“So there will!” exclaimed Silas, who saw at once what Joe was trying to get at. “That’s the business I’ve been looking for, Joey, and it’s an easy one, too. Of course, I can let all my boats at so much an hour, and I won’t have nothing to do but sit on the beach and take in my money.”

“And what’ll I be doing?” inquired Dan, who had not spoken before.

“You!” cried Silas, who seemed to have forgotten that Dan was one of the party. “You will keep on chopping cord wood, to pay you for the mean trick you played on me this morning. You see what you made by it, don’t you? I reckon you wish you’d stayed by me now, don’t you? How much will them boats cost me, Joey?”

“I should think that ten or a dozen skiffs would be enough to begin with,” answered Joe, “and they will cost you between three and four hundred dollars; but you would have enough left to rent a piece of ground of Mr. Warren and put up a snug little house on it.”

“Then I’ll be a gentleman like the rest of ’em, won’t I?” exclaimed Silas, gleefully.

“No, you won’t,” said Dan, to himself. “That bridge ain’t been built yet, and I don’t reckon Hobson means to have it there. He is going to bust it up some way or ’nother, and I’m just the man to help him, if he’ll pay me for it. Everybody is getting rich ’cepting me, and I ain’t going to be treated this way no longer!”

Silas was so completely carried away by Joe’s plan for making money without work that he could think of nothing else. He forgot how determined and vindictive Dan was, and how easy it would be for him to place a multitude of obstacles in his way, but Joe didn’t.

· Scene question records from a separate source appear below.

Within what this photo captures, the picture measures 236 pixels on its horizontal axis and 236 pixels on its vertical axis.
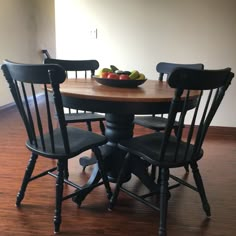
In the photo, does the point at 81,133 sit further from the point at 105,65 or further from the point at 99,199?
the point at 105,65

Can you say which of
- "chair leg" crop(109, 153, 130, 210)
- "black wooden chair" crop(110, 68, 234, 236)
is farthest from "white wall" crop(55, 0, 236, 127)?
"chair leg" crop(109, 153, 130, 210)

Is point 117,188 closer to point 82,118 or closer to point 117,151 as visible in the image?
point 117,151

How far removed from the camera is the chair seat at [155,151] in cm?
154

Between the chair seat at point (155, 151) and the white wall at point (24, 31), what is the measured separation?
3.31 metres

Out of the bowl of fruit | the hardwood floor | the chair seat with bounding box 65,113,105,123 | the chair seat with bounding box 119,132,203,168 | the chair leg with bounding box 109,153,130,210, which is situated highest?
the bowl of fruit

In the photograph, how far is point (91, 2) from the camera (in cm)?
354

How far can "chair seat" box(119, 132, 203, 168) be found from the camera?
154 centimetres

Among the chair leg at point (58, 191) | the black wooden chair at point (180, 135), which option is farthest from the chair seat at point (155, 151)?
the chair leg at point (58, 191)

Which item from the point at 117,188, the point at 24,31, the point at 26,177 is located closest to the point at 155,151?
the point at 117,188

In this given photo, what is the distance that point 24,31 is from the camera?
16.5ft

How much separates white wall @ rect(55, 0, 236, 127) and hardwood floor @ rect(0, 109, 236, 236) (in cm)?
159

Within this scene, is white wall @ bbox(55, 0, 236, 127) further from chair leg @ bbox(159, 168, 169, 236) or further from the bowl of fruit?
chair leg @ bbox(159, 168, 169, 236)

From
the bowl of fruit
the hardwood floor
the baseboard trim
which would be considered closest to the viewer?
the hardwood floor

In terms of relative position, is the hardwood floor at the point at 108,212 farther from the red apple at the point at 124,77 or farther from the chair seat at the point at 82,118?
the red apple at the point at 124,77
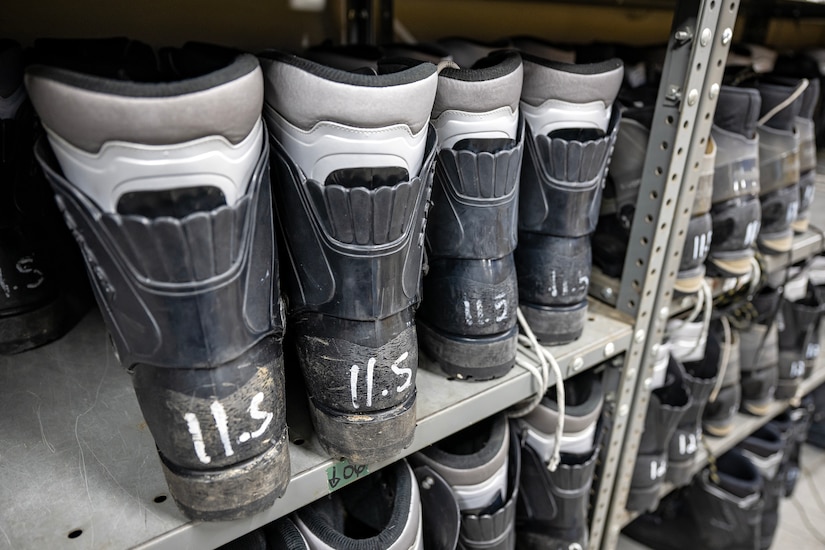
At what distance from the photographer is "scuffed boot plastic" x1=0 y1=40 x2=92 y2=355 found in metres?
0.48

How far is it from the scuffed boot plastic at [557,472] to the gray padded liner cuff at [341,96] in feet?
1.49

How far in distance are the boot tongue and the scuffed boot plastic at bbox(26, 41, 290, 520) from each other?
652 millimetres

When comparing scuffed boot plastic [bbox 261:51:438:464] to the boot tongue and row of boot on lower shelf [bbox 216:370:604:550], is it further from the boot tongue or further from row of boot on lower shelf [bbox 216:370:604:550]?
the boot tongue

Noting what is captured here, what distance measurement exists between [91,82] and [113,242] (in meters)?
0.09

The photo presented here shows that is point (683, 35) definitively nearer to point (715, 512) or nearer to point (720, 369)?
point (720, 369)

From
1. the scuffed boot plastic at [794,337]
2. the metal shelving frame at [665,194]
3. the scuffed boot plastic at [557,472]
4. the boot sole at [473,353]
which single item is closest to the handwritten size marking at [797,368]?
the scuffed boot plastic at [794,337]

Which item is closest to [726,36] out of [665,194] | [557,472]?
[665,194]

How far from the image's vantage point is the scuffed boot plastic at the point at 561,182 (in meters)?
0.55

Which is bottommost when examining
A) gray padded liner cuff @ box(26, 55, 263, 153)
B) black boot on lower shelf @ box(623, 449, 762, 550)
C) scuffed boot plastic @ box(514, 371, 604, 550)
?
black boot on lower shelf @ box(623, 449, 762, 550)

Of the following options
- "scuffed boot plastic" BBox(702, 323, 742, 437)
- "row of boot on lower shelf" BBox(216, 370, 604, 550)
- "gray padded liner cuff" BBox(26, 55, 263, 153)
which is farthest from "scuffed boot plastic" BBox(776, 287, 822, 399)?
"gray padded liner cuff" BBox(26, 55, 263, 153)

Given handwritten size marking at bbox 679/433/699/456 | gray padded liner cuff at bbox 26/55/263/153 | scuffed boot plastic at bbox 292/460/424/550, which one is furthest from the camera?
handwritten size marking at bbox 679/433/699/456

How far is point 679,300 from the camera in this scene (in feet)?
2.63

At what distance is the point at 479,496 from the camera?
65 cm

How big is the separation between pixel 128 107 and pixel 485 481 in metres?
0.53
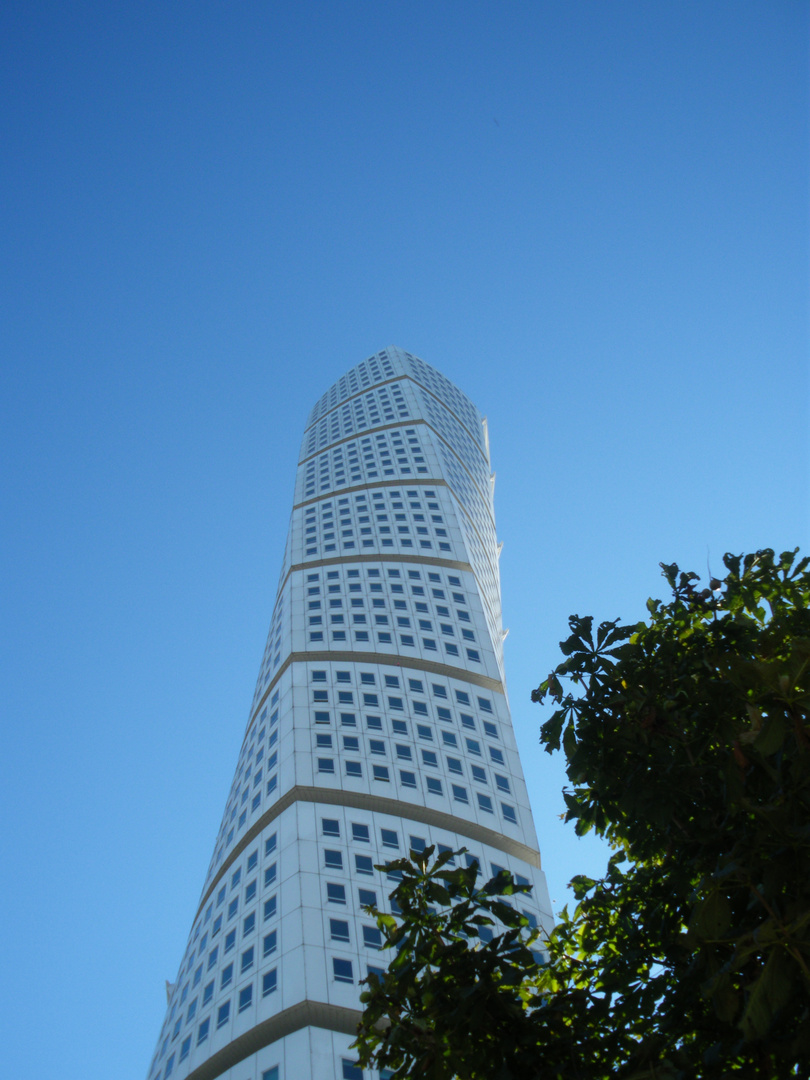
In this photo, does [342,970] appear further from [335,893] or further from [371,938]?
[335,893]

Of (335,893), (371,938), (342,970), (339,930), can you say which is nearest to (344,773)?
(335,893)

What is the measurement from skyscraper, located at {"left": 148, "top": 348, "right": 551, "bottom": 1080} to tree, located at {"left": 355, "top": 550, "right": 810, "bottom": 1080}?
329 inches

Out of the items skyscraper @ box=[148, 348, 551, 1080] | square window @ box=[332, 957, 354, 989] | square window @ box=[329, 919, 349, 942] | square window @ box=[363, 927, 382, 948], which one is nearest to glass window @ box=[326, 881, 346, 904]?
skyscraper @ box=[148, 348, 551, 1080]

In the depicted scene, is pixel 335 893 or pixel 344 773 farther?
pixel 344 773

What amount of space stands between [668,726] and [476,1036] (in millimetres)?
2610

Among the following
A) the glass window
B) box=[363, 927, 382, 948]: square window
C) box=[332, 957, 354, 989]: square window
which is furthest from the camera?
the glass window

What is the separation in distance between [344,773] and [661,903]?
26.8 metres

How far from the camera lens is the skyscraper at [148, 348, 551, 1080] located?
81.0 feet

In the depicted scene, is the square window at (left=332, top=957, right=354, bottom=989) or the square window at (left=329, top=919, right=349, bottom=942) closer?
the square window at (left=332, top=957, right=354, bottom=989)

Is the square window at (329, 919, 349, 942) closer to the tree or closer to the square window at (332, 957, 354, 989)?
the square window at (332, 957, 354, 989)

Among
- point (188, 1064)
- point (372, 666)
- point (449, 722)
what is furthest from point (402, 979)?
point (372, 666)

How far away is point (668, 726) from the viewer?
23.0 ft

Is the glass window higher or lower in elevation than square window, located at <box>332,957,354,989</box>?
higher

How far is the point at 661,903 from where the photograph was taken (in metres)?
7.45
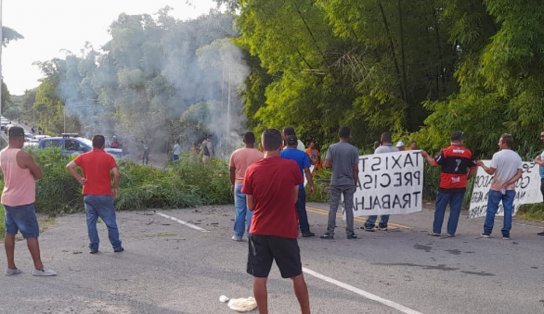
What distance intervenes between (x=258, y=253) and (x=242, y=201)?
4.27 meters

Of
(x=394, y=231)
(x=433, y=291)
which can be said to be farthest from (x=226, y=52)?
(x=433, y=291)

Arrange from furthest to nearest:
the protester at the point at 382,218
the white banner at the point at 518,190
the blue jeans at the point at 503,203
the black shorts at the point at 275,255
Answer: the white banner at the point at 518,190 → the protester at the point at 382,218 → the blue jeans at the point at 503,203 → the black shorts at the point at 275,255

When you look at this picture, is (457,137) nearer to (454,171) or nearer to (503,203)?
(454,171)

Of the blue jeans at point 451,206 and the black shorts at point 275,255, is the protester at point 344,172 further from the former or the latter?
the black shorts at point 275,255

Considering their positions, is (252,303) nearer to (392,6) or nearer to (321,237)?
(321,237)

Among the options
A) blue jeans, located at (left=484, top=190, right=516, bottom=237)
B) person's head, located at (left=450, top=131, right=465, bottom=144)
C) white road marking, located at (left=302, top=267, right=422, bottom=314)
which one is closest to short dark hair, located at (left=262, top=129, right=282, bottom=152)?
white road marking, located at (left=302, top=267, right=422, bottom=314)

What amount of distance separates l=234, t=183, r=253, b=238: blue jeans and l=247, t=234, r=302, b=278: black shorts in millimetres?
4072

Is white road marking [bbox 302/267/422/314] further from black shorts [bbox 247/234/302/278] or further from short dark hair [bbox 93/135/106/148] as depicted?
→ short dark hair [bbox 93/135/106/148]

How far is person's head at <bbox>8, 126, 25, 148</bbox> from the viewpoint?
742 centimetres

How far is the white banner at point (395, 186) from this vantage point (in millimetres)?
11305

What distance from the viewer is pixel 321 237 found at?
10.4m

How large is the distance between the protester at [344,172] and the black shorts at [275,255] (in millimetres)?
4677

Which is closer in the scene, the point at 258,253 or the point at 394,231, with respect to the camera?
the point at 258,253

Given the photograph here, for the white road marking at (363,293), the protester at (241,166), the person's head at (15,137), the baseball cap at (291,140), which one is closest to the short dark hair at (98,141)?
the person's head at (15,137)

The latter knew well enough that Dan intended to make trouble if he were left out in the cold, but what could be done for so lazy and unreliable a fellow as he was? That was the question.

While Joe was turning it over in his mind, he led the way through Mr. Warren’s gate and up to the porch, where he found his employer sitting in company with the sheriff and both Uncle Hallet’s

game-wardens. The deputy was in an upper room, keeping guard over the other prisoner.